Dans son dernier long-métrage, Karim Aïnouz dresse le portrait de la dernière épouse de Barbe bleue, inébranlable rempart contre le sadisme de son mari.
Costumes d’époque, tapisseries royales, banquets et jeux de cour. Vu de loin, on pourrait croire que le “Jeu de la reine” n’est qu’une énième fable sur la royauté. En réalité, le dernier long métrage du réalisateur Karim Aïnouz (« Madame Sata », « La Vie invisible d’Eurídice Gusmão ») est bien plus que ça. Au cœur de l’intrigue de ce thriller haletant, on trouve Catherine Parr (Alicia Vikander), reine consort tourmentée par sa foi protestante, sixième épouse du roi Henry VIII (Jude Law) qui régna sur l’Angleterre entre 1509 et 1547. Un roi absent des premières minutes du film mais dont la simple évocation suffit à faire frémir le spectateur.
Durant deux heures, Karim Aïnouz malmène la splendeur de l’impériale Catherine Parr au gré des pulsions sadiques de son mari et des suspicions des puissants membres catholiques de sa cour. Il dresse le portrait d’une femme affirmée. Une belle-mère aimante pour les enfants orphelins d’un monarque qui a fait assassiner ses ex-épouses mais surtout une figure politique résolument déterminée à survivre et à marquer son époque.
Cruelle couronne
Clés de voûte de la réussite de ce long-métrage, Alicia Vikander et Jude Law livrent une performance remarquable, chacun jouant sa partition avec justesse et virtuosité. Sans faire de l’ombre à la galerie de personnages secondaires qui se déploie autour d’eux, leur duo donne une intensité rare à la relation asphyxiante de Catherine Parr et Henry VIII.

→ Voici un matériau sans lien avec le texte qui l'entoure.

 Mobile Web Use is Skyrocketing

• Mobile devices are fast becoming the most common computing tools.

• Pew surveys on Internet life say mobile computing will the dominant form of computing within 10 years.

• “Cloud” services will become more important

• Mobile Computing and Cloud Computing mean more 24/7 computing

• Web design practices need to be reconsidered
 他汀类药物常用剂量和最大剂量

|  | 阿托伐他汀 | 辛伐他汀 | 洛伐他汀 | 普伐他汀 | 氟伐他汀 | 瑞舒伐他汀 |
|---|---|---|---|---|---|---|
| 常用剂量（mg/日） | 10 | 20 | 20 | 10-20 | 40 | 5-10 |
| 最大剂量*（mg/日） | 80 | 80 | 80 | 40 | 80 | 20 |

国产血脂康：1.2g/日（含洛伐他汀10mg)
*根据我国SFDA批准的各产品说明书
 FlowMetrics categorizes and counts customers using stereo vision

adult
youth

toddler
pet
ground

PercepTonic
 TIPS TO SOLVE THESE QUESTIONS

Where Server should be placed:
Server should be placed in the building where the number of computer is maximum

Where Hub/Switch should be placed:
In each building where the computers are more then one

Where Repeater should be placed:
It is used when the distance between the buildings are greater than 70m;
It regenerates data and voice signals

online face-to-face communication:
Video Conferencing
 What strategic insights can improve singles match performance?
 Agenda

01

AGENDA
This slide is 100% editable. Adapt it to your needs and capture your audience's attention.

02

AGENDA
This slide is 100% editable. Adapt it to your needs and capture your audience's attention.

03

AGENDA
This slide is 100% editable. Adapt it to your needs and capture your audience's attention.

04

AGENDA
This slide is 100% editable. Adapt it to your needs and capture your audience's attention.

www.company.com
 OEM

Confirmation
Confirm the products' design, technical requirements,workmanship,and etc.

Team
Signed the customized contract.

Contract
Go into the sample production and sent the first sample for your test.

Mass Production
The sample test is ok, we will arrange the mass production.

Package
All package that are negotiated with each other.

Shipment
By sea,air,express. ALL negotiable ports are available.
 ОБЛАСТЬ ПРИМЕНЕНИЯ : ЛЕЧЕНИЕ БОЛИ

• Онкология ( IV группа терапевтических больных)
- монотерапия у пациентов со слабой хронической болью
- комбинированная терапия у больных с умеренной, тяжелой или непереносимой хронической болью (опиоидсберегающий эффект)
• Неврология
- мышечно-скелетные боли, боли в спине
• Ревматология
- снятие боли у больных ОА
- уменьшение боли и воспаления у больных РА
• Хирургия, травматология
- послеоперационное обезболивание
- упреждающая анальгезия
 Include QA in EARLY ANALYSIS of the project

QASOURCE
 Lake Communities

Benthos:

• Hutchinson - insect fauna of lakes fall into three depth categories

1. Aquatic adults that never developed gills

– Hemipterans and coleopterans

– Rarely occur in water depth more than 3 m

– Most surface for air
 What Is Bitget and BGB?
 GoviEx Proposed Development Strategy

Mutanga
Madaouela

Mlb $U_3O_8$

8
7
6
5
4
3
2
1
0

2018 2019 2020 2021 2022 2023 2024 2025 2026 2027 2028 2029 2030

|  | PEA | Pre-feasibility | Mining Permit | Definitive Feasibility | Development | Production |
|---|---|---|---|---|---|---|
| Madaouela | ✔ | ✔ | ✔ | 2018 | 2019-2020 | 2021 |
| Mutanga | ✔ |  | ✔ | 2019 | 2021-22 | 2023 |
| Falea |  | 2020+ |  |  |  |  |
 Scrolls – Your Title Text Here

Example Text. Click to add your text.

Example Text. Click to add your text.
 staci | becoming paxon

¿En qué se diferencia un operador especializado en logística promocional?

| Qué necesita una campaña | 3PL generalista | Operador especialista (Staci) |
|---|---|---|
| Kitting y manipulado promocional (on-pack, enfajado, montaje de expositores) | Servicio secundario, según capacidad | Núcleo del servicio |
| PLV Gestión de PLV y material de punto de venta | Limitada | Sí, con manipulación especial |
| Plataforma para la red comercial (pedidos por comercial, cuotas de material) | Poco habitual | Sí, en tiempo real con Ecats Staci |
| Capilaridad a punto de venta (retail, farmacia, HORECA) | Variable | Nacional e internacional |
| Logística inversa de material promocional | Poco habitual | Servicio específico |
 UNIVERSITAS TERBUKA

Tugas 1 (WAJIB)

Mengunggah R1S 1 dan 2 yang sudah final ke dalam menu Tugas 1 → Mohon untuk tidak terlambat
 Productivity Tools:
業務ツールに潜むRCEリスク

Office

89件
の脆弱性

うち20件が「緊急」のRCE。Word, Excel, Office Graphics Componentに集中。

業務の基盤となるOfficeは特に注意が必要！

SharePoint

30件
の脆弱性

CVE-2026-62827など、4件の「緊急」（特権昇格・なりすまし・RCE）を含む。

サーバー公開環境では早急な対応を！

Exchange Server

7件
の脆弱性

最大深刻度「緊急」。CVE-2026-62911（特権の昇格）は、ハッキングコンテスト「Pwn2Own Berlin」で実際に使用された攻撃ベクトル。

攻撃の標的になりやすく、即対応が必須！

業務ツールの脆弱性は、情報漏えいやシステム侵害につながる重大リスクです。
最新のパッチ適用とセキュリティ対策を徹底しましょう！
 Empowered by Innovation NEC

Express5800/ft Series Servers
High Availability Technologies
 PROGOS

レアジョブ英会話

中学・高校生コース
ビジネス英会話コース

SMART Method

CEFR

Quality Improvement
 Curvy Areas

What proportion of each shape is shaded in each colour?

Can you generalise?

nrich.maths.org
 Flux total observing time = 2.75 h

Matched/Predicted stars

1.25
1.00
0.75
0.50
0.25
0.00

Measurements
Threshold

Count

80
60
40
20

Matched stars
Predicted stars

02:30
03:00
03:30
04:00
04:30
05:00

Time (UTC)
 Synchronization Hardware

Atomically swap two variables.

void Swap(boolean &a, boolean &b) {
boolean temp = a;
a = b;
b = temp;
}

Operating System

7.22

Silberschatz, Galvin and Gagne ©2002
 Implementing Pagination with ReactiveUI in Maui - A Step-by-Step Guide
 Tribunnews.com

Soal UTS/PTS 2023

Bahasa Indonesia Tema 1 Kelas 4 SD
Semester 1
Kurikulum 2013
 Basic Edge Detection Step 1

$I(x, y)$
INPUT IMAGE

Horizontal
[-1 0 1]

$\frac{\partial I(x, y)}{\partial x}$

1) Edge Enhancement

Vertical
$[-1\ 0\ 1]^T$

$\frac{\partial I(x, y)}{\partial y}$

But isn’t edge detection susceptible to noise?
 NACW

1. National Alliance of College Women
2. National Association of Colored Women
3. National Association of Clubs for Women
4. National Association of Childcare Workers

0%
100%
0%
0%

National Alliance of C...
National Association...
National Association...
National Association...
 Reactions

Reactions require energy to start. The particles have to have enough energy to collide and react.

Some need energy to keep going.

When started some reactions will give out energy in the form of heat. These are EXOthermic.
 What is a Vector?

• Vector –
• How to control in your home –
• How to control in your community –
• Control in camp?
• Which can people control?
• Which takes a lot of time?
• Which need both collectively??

D’un réalisme parfois difficilement supportable sans jamais tomber dans le pathétique, le film dépeint sans détour la cruauté de ce roi monstrueux, dont chaque apparition constitue un motif d’inquiétude pour les personnages. Dans chaque scène, chaque plan du film, se déploient les jeux de pouvoir, les faux-semblants et les conspirations. Le suspens est maîtrisé. L’intrigue s’épaissit au fil des minutes sans devenir rocambolesque. Le spectateur devient complice malgré lui des agissements de la reine Catherine et ne peut dès lors cesser de s’inquiéter de leurs conséquences.
Renaissance
La réalisation de Karim Aïnouz sert cette intrigue avec justesse. Le cinéaste brésilien favorise un rythme haletant sans jamais oublier de laisser vivre ses personnages à l’écran. Il parvient à nous plonger dans l’intimité de ses protagonistes avec brutalité et précision.
La reine consort s’impose à l’écran avec intensité et avec elle les enjeux de son temps. Plus encore, c’est le portrait d’une femme résolument moderne que dresse “Le jeu de la reine”. Sa relecture de l’histoire de Catherine Parr transcende l’époque dans laquelle elle se situe. Devant nos yeux, la reine joue à un jeu dangereux, celui de la liberté de l’esprit, dont elle ne pourra réchapper indemne.